NEW YORK/WASHINGTON (Reuters) - Southwest Airlines Co said on Thursday it had reached a confidential compensation agreement with Boeing Co for a portion of a projected $830 million hit to operating income in 2019 arising from the grounding of its 737 MAX aircraft.
The airline, the world’s largest 737 MAX operator, said it would share with its employees proceeds of about $125 million from Boeing.
Southwest said it continues to discuss with Boeing further compensation related to the MAX grounding, adding that the details of the talks and the settlement were confidential. Boeing declined to make an immediate comment.

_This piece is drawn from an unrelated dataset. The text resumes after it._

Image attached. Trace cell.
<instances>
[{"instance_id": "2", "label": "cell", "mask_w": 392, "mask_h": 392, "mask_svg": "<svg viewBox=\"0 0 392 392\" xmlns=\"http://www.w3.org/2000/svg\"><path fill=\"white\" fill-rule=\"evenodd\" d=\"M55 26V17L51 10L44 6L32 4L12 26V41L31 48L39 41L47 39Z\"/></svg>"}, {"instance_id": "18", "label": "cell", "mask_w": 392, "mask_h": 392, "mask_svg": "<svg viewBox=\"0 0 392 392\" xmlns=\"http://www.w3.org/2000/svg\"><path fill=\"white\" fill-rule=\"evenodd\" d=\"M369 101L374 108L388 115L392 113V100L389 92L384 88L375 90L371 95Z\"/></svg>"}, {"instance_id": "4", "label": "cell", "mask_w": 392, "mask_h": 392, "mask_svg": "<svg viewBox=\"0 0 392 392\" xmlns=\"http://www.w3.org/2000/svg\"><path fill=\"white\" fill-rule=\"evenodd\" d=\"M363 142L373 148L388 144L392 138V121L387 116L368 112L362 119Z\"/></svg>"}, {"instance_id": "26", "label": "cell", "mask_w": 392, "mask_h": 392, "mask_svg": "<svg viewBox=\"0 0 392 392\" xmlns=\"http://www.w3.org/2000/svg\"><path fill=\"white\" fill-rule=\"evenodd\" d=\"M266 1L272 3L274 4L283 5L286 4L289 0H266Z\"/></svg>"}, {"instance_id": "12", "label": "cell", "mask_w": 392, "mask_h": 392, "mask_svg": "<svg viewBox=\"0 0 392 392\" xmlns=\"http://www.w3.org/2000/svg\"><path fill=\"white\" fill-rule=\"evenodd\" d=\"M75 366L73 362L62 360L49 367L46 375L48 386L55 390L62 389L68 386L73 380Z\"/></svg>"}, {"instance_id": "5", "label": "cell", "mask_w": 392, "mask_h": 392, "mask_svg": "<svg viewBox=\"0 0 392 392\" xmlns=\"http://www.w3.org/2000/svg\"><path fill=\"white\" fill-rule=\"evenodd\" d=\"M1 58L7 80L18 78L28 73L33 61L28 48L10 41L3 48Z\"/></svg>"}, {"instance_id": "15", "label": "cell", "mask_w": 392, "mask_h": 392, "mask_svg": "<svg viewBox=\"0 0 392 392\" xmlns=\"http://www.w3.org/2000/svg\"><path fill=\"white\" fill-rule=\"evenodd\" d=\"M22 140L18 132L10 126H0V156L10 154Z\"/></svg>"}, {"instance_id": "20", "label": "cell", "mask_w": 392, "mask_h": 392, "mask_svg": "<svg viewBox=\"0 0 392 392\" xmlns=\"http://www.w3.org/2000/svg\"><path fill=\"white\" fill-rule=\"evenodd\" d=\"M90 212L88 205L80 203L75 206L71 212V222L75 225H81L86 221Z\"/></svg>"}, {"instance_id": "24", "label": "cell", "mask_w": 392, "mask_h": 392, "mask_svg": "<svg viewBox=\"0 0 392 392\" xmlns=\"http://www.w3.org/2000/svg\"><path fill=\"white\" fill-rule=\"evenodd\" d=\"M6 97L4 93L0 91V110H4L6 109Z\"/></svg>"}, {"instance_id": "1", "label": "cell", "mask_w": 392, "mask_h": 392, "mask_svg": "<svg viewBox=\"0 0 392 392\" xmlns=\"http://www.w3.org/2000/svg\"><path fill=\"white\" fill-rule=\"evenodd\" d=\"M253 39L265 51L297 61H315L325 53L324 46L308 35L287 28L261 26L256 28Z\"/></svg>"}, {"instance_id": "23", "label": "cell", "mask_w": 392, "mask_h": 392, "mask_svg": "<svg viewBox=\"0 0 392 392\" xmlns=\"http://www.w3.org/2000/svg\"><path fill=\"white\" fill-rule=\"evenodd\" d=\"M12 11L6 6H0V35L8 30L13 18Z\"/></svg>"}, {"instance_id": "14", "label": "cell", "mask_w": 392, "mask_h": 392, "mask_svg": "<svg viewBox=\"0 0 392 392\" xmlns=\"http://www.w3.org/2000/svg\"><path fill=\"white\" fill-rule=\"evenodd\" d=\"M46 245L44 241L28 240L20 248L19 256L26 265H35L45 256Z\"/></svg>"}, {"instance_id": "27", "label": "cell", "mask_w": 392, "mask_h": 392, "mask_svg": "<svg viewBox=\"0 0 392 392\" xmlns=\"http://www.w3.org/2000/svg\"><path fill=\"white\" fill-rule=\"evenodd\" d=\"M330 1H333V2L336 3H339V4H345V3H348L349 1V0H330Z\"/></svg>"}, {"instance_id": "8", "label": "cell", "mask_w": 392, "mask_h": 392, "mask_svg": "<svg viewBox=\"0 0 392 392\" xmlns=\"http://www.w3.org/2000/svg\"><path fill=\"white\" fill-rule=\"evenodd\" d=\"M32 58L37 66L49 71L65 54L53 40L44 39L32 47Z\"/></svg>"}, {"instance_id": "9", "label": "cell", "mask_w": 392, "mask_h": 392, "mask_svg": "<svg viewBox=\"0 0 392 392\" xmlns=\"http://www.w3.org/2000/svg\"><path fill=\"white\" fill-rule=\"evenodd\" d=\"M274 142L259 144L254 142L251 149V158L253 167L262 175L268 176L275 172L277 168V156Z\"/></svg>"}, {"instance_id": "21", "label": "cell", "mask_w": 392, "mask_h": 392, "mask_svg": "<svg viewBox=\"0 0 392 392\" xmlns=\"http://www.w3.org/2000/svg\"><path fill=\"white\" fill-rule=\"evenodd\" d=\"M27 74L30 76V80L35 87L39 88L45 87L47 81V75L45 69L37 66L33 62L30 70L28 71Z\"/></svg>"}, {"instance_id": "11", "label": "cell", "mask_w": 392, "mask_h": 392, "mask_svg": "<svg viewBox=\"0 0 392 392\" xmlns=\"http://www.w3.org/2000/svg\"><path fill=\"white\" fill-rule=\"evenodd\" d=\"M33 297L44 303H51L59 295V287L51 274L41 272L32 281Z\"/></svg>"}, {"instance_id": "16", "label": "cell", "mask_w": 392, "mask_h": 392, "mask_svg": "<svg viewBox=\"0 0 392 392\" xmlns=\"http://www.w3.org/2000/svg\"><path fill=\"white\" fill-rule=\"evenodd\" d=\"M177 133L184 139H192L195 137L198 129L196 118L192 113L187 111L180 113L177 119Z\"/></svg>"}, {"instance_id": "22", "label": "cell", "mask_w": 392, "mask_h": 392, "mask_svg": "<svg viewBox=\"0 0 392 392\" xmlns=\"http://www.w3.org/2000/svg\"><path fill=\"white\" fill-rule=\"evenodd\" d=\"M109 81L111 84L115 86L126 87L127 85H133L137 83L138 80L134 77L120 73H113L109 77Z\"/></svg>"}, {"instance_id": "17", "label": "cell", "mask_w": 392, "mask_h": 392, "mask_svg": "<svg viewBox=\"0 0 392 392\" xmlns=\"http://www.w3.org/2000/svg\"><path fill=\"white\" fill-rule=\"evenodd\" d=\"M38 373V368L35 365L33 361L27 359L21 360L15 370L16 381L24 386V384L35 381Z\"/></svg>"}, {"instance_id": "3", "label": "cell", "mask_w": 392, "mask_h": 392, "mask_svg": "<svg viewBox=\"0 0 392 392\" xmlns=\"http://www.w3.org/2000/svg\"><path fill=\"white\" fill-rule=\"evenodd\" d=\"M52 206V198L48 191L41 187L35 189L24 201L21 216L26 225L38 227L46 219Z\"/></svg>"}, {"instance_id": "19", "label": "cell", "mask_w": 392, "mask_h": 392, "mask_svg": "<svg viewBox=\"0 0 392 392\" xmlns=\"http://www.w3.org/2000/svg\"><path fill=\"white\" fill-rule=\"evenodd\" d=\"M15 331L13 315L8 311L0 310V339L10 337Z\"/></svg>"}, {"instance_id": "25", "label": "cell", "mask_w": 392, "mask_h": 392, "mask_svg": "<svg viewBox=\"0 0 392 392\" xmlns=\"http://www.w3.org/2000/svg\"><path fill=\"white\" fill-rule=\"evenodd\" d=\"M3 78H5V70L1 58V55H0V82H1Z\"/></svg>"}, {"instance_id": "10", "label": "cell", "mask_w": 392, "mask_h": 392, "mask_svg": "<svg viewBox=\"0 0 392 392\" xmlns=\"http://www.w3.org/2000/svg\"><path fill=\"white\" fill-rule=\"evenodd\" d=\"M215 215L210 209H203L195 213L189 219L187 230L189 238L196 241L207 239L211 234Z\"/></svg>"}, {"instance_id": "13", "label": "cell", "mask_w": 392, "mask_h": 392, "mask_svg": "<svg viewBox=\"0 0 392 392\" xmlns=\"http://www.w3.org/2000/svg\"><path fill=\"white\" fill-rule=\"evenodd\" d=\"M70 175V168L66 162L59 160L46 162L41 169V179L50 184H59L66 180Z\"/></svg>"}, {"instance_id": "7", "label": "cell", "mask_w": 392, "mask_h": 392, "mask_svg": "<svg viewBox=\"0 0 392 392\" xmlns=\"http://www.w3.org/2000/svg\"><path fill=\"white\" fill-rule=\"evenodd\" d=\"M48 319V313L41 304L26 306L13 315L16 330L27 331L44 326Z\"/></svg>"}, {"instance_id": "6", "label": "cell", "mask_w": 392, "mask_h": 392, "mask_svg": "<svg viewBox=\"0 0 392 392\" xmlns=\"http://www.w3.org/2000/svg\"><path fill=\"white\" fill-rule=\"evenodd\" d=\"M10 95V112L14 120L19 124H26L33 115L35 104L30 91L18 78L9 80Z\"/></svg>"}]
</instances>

Southwest, American Airlines Group Inc and United Airlines Holdings Inc are scheduling flights without use of the aircraft until early March 2020, nearly a year since the plane was grounded after crashes killed 346 people in Indonesia and Ethiopia.
Federal Aviation Administration (FAA) chief Steve Dickson confirmed on Wednesday the agency will not unground the MAX before the end of 2019.
Speaking at a Wings Club event, Southwest Chief Executive Gary Kelly said the March date was based on FAA approval in December and would likely need to be pushed back again.
American and United remain in discussions with Boeing about compensation. American has 24 MAX aircraft and had expected 40 by the end of 2019. American has said it expects to be compensated by Boeing.
“The missed deadlines and extended grounding have hurt our customers, our team members and our shareholders,” American spokesman Ross Feinstein said. “We are working to ensure that Boeing’s shareholders bear the cost of Boeing’s failures.”
United declined comment.
With its 34 MAX jets parked and 41 more expected in 2019 still pending delivery, Southwest has scaled back growth plans and canceled more than 100 daily flights.
Once the jets are flying again, Kelly said he has a clear route strategy with plans to boost service to Denver, Houston and Baltimore. The carrier launched flights to Hawaii this year.
In a statement about the settlement, the Southwest Airlines Pilots Association said the agreement “doesn’t get anywhere close to compensating” the losses its pilots and other employees have experienced. The union, which filed a lawsuit against Boeing alleging over $100 million in lost wages from the grounding, said it will continue to pursue legal action.
Federal officials told Reuters the FAA is not expected to authorize the plane to fly until January at the earliest, though some U.S. officials think Dickson will not give the green light until February at earliest.
“Hopefully we’ll have a clean start in 2021,” Kelly said.